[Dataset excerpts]
++++++++++++++++++++
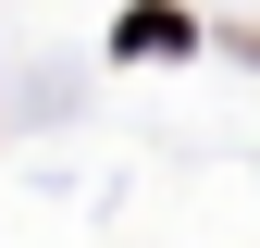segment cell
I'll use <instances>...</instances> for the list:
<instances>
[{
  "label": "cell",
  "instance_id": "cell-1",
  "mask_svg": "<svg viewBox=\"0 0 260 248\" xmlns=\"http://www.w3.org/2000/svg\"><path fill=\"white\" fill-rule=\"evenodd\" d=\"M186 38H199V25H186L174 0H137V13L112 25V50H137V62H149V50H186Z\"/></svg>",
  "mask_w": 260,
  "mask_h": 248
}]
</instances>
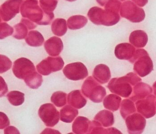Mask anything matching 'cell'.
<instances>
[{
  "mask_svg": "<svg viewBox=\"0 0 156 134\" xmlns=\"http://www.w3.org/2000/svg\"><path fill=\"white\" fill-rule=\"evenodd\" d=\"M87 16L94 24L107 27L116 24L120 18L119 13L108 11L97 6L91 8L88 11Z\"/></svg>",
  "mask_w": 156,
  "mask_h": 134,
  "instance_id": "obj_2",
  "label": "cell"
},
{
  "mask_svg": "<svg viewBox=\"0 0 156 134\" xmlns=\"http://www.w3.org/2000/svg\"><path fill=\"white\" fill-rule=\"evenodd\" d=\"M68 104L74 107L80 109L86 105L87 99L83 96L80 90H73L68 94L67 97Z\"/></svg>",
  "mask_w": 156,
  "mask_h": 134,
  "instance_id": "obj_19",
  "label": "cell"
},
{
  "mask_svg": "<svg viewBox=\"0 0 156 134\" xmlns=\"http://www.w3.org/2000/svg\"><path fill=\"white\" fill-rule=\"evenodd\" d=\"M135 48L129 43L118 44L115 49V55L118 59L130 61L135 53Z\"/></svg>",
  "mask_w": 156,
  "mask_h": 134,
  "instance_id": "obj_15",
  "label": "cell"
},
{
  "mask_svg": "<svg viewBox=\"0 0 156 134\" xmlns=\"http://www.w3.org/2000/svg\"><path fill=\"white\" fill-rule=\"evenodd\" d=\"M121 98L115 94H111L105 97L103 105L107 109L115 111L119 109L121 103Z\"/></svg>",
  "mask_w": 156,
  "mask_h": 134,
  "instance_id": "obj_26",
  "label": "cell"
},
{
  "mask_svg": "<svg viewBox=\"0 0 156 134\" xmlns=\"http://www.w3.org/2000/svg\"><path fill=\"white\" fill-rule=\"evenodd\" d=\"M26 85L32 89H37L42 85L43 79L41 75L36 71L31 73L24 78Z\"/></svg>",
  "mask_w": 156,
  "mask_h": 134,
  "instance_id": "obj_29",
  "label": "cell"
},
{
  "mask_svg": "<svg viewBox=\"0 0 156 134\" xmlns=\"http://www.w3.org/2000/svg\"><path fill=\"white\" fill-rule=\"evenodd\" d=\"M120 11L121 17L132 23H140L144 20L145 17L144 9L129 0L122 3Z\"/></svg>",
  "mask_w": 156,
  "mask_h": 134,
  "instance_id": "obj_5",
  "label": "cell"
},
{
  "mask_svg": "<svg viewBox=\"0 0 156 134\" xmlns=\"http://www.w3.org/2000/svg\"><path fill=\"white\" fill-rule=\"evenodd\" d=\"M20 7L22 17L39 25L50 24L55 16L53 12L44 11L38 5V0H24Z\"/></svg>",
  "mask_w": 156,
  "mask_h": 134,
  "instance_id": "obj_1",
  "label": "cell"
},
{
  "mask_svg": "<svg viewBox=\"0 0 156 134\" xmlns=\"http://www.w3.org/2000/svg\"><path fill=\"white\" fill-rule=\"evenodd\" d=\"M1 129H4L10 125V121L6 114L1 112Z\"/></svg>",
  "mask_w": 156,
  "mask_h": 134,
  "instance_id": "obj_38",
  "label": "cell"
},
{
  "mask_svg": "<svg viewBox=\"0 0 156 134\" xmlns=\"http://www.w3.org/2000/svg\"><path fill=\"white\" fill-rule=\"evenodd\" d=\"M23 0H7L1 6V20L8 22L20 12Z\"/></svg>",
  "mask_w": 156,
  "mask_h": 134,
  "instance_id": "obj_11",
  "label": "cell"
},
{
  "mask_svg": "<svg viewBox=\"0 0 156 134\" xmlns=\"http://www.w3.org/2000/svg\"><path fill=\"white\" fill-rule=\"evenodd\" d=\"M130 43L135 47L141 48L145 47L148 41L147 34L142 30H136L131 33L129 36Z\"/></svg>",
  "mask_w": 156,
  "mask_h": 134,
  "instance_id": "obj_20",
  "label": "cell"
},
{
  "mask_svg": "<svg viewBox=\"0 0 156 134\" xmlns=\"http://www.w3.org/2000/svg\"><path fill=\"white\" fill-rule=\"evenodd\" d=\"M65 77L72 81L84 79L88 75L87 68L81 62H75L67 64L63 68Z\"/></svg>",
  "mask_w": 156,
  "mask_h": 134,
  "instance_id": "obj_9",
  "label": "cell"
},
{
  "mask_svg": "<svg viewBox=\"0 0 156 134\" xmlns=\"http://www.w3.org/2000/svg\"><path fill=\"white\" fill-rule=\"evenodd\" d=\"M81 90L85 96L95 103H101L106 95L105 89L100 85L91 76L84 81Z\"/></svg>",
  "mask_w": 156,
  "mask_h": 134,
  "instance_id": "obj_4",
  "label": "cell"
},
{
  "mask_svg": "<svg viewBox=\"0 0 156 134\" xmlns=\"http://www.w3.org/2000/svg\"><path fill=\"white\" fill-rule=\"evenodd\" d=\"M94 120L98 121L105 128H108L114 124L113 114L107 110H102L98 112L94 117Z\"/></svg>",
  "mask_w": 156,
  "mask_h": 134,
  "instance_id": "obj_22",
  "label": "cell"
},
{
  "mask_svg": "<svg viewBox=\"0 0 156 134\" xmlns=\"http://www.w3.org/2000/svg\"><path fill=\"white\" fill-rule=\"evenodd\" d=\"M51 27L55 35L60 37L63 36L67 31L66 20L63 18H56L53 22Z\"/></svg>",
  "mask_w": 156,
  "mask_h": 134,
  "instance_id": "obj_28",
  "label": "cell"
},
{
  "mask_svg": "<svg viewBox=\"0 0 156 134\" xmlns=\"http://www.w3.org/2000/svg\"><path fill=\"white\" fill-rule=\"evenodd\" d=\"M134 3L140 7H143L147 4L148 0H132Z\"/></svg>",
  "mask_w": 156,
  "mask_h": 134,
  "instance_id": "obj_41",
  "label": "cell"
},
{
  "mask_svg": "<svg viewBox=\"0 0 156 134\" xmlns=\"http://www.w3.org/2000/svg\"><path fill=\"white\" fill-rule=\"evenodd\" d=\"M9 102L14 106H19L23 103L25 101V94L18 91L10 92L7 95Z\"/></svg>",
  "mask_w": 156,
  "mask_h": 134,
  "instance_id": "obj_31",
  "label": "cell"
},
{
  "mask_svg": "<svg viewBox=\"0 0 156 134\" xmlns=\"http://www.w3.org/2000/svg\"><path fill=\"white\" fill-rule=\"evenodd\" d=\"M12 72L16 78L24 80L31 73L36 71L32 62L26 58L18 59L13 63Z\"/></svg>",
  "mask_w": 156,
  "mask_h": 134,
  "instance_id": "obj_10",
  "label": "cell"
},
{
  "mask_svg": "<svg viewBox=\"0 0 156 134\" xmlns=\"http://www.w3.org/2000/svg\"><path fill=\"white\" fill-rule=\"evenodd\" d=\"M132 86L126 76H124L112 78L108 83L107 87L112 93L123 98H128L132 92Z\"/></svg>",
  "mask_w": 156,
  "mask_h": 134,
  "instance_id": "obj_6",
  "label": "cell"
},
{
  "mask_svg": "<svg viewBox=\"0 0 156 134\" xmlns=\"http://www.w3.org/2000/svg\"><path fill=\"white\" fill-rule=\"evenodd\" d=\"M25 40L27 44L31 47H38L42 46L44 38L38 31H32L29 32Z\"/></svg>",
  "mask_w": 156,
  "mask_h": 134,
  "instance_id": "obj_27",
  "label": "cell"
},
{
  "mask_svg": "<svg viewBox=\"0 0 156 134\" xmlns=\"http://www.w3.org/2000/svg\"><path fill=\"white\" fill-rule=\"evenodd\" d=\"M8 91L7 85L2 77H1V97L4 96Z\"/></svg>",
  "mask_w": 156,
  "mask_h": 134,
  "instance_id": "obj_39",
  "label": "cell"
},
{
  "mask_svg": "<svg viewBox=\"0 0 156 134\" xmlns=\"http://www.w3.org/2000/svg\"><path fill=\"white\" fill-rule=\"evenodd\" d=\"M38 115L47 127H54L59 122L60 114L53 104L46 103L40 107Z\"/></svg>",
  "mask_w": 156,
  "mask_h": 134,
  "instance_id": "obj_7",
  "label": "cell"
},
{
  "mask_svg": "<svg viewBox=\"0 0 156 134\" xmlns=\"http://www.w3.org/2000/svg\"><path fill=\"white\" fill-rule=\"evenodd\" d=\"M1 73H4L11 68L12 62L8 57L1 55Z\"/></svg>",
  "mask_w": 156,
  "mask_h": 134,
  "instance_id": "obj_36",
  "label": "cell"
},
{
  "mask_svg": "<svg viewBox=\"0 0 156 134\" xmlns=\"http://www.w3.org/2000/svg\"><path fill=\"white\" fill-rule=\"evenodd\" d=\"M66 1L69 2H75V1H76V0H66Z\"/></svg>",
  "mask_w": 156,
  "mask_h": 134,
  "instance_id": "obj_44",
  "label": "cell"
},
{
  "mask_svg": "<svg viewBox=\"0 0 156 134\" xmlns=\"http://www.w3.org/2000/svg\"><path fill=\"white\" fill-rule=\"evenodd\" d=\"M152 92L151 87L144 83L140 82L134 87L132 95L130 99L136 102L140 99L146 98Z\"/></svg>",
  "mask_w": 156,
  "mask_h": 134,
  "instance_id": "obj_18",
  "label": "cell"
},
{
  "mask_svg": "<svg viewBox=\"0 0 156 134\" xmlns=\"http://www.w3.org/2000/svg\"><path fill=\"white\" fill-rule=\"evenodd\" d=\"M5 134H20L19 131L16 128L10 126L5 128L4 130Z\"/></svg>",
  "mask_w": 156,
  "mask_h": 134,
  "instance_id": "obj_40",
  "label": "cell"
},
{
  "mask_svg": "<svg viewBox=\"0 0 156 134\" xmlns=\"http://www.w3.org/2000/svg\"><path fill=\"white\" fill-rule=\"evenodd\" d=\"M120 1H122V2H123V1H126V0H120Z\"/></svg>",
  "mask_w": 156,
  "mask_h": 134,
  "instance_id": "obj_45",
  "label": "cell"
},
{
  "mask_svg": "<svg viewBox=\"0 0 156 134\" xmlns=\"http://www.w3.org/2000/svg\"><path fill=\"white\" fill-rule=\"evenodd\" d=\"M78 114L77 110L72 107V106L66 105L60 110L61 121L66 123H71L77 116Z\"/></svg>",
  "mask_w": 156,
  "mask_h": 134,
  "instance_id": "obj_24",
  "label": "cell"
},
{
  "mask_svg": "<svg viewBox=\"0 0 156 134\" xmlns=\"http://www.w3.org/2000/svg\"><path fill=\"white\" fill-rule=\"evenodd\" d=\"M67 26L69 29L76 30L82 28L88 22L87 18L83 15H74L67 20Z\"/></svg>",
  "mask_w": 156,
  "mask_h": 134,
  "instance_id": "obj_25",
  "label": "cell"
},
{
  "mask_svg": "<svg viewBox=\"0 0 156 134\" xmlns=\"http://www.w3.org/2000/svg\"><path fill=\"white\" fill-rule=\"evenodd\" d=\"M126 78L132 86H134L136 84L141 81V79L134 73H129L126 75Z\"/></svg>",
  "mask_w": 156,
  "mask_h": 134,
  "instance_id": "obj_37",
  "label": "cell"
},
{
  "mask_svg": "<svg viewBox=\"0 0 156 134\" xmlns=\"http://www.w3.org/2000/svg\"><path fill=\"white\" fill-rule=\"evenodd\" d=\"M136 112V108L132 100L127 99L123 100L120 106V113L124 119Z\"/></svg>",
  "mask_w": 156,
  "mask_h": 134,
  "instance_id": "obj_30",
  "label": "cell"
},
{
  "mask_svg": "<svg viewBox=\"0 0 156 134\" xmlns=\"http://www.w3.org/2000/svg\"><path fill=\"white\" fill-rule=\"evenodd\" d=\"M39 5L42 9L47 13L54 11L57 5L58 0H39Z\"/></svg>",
++++++++++++++++++++
**SET EXERCISE:** Collect every line in the records above that contains the string "instances", and list those lines in order.

**RESPONSE FOR THIS EXERCISE:**
I'll use <instances>...</instances> for the list:
<instances>
</instances>
<instances>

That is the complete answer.